1. A method for producing biodiesel from a feedstock containing free fatty acids (FFAs) and monoglycerides, said method comprising:

a. introducing the feedstock to a first process, which is one of a glycerolysis process and a separation process, wherein the first process produces a product stream;

b. introducing the product stream to a second process, which is the other of a glycerolysis process and a separation process;

c. wherein the glycerolysis process converts free fatty acids (FFAs) and monoglycerides into a glycerolysis product having a mixture of mono-, di-, and tri-glycerides and unreacted FFAs;

d. wherein the separation process separates one of the feedstock and the glycerolysis product into a stripped feedstock stream and a fatty acid distillate stream; and

e. introducing the fatty acid distillate to the glycerolysis process of step (a) or step (b).

2. The method of claim 1, wherein the separation process is a free fatty acid (FFA) stripping process.

3. The method of claim 1, wherein the first process is the glycerolysis process and the second process is the separation process.

4. The method of claim 1, wherein the feedstock is a pretreated feedstock.

5. The method of claim 1, wherein the stripped feedstock stream is rich in di- and tri-glycerides.

6. The method of claim 1, wherein the fatty acid distillate stream is rich in FFAs and monoglycerides.

7. A product produced by the process of claim 1.

8. A method for producing biodiesel from a feedstock containing free fatty acids (FFAs), said method comprising the steps of:

a. converting FFA in the feedstock to a glycerolysis product using a glycerolysis process;

b. separating the glycerolysis product into a fatty acid distillate and a stripped feedstock using a free fatty acid stripping process; and

c. introducing the fatty acid distillate to one of either the glycerolysis process in step (a) or a subsequent (second) glycerolysis process.

9. The method of claim 8, further comprising converting the stripped feedstock to a first crude biodiesel using a transesterification process.

10. The method of claim 8, wherein the feedstock and the glycerolysis product are simultaneously introduced to the fatty acid stripping process.

11. The method of claim 9, further comprising distilling the first crude biodiesel to produce a purified biodiesel and a distillation bottoms.

12. The method of claim 8, further comprising the step of pretreating the feedstock to produce a pretreated feedstock and using the pretreated feedstock as the feedstock in step (a).

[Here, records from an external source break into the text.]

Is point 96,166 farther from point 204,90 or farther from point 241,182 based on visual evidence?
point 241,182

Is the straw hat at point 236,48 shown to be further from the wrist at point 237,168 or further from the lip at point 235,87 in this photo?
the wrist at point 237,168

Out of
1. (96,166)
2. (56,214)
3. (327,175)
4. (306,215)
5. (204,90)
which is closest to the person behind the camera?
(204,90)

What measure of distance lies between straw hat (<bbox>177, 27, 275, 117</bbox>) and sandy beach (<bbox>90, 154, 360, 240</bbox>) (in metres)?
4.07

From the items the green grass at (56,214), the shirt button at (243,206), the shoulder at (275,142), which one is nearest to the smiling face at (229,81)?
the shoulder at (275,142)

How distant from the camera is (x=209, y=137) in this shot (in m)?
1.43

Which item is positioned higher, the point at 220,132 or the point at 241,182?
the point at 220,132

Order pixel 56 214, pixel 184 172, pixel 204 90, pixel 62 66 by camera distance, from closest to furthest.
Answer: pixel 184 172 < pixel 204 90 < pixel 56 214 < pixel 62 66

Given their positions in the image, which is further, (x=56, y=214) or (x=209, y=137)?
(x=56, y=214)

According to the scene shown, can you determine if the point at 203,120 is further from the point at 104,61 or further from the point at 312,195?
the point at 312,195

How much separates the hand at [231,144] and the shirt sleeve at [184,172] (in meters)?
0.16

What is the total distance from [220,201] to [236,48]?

13. The method of claim 8, wherein the feedstock comprises at least one of distillers corn oil, palm oils, fatty acid distillates, biodiesel distillation bottoms, yellow grease, brown grease, poultry fat, used cooking oil, pennycress oil, algae oil, soybean oil, beef tallow, choice white grease, canola oil and combinations thereof.

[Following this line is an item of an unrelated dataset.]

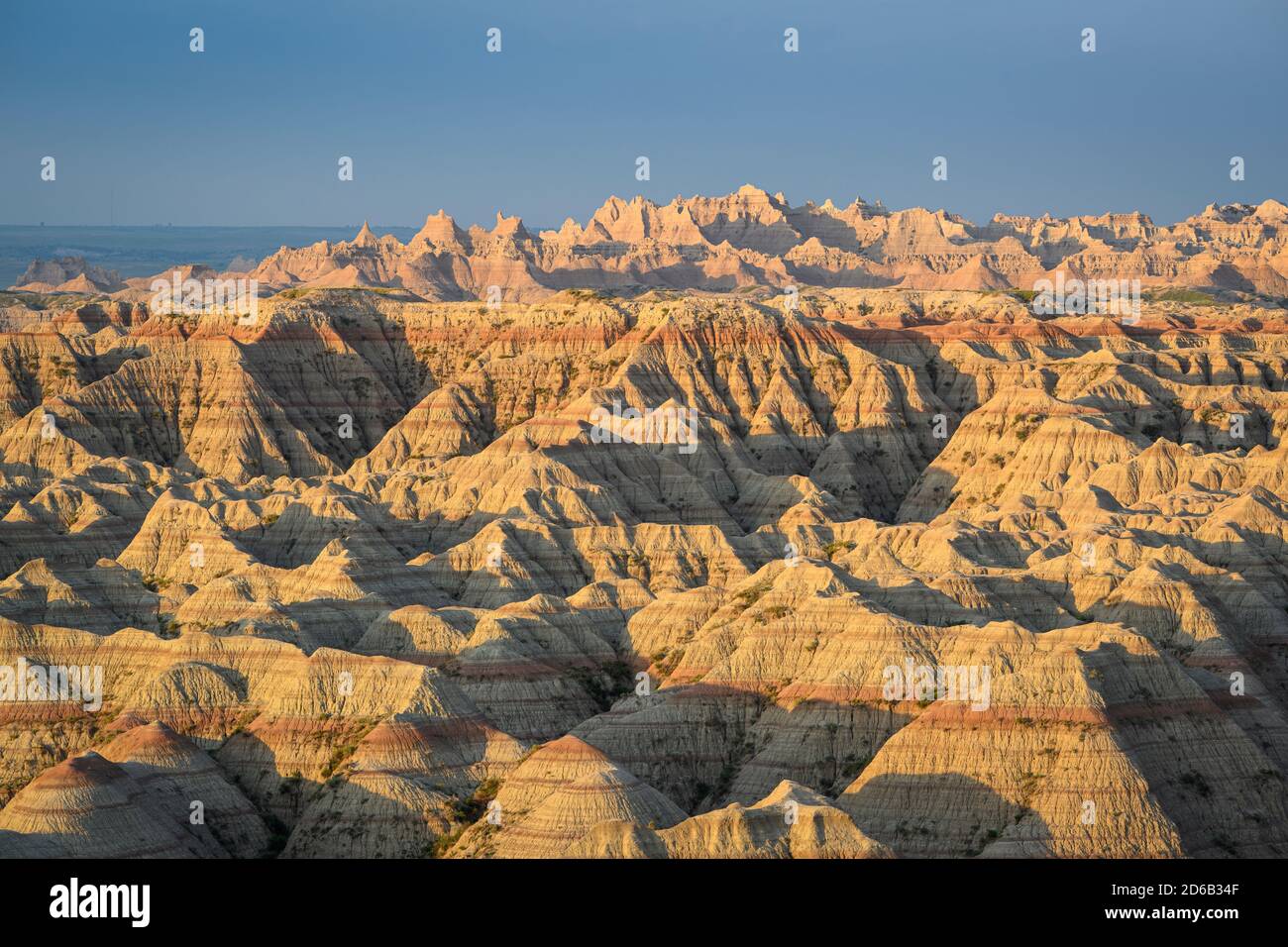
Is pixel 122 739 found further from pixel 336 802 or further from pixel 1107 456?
pixel 1107 456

14. The method of claim 8, wherein the glycerolysis product includes mono- di- and tri-glycerides as well as un-reacted FFA.

15. A product produced by the process of claim 8.

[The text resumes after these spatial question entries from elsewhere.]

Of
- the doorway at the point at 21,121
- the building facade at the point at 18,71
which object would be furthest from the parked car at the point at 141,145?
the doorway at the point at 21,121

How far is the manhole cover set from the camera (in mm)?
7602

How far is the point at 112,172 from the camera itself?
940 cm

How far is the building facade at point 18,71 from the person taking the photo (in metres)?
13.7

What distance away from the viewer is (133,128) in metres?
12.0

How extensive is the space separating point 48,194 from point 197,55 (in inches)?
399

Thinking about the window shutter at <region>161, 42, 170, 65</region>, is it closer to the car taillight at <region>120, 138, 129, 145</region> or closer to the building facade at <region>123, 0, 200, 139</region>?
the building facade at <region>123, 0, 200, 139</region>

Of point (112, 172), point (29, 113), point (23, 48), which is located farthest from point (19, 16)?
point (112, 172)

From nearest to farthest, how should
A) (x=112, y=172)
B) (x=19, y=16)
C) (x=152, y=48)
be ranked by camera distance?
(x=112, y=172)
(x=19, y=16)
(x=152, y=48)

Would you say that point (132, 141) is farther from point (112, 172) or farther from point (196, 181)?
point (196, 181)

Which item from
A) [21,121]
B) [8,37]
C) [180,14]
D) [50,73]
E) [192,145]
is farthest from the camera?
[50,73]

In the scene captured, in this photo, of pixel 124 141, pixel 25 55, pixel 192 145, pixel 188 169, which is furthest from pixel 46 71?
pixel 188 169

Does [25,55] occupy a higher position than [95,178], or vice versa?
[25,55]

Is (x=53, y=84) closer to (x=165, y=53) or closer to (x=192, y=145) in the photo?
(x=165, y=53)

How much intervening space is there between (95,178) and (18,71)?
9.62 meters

16. A method for producing biodiesel from a feedstock containing free fatty acids (FFAs), said method comprising:

a. using a glycerolysis process to convert FFAs in the feedstock to a glycerolysis product;

b. separating the glycerolysis product into a stripped feedstock and a fatty acid distillate;

c. introducing the fatty acid distillate to the glycerolysis process in step (a); and

d. transesterifying the stripped feedstock to produce a first crude biodiesel.

17. The method of claim 16, further comprising distilling the first crude biodiesel to produce a purified biodiesel and a distillation bottoms.

18. The method of claim 16 further comprising the step of pretreating the feedstock to produce a pretreated feedstock and using the pretreated feedstock as the feedstock in step (a).

19. The method of claim 16, wherein the feedstock comprises at least one of distillers corn oil, palm oils, fatty acid distillates, biodiesel distillation bottoms, yellow grease, brown grease, poultry fat, used cooking oil, pennycress oil, algae oil, soybean oil, beef tallow, choice white grease, canola oil or combinations thereof.

20. A product produced by the process of claim 16.